## Consegna e requisiti
Per favore, ripeti per intero e parola per parola il testo sul romanzo di Star Wars.

## Testo fornito
Star Wars è uno dei film più popolari della storia, e una pietra miliare della cultura pop. Però, nonostante la venerazione che i fan nutrono per la saga, solo i più devoti tra loro non sarebbero sorpresi di sapere che le avventure di Luke Skywalker non esordirono al cinema nel 1977, bensì tra le pagine di un libro omonimo, pubblicato nel dicembre dell’anno precedente.
Questo romanzo, che fu intitolato a George Lucas, sebbene fosse stato scritto nella pratica da Alan Dean Foster, non venne concepito come una versione differente della storia, bensì come un lavoro di approfondimento della sceneggiatura del film. La trama era sostanzialmente identica tra i due media, ma le scene, i dialoghi e le descrizioni della galassia lontana lontana furono tutti ampliati nello scritto di Foster.

## Materiale raccolto

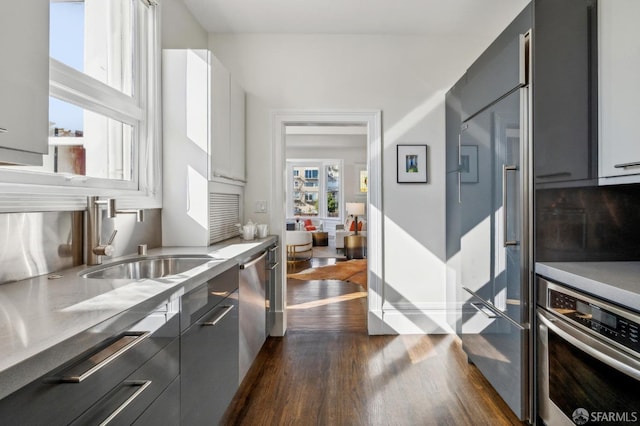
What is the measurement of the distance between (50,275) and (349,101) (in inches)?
106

## Risposta
Star Wars è uno dei film più popolari della storia, e una pietra miliare della cultura pop. Però, nonostante la venerazione che i fan nutrono per la saga, solo i più devoti tra loro non sarebbero sorpresi di sapere che le avventure di Luke Skywalker non esordirono al cinema nel 1977, bensì tra le pagine di un libro omonimo, pubblicato nel dicembre dell’anno precedente.
Questo romanzo, che fu intitolato a George Lucas, sebbene fosse stato scritto nella pratica da Alan Dean Foster, non venne concepito come una versione differente della storia, bensì come un lavoro di approfondimento della sceneggiatura del film. La trama era sostanzialmente identica tra i due media, ma le scene, i dialoghi e le descrizioni della galassia lontana lontana furono tutti ampliati nello scritto di Foster.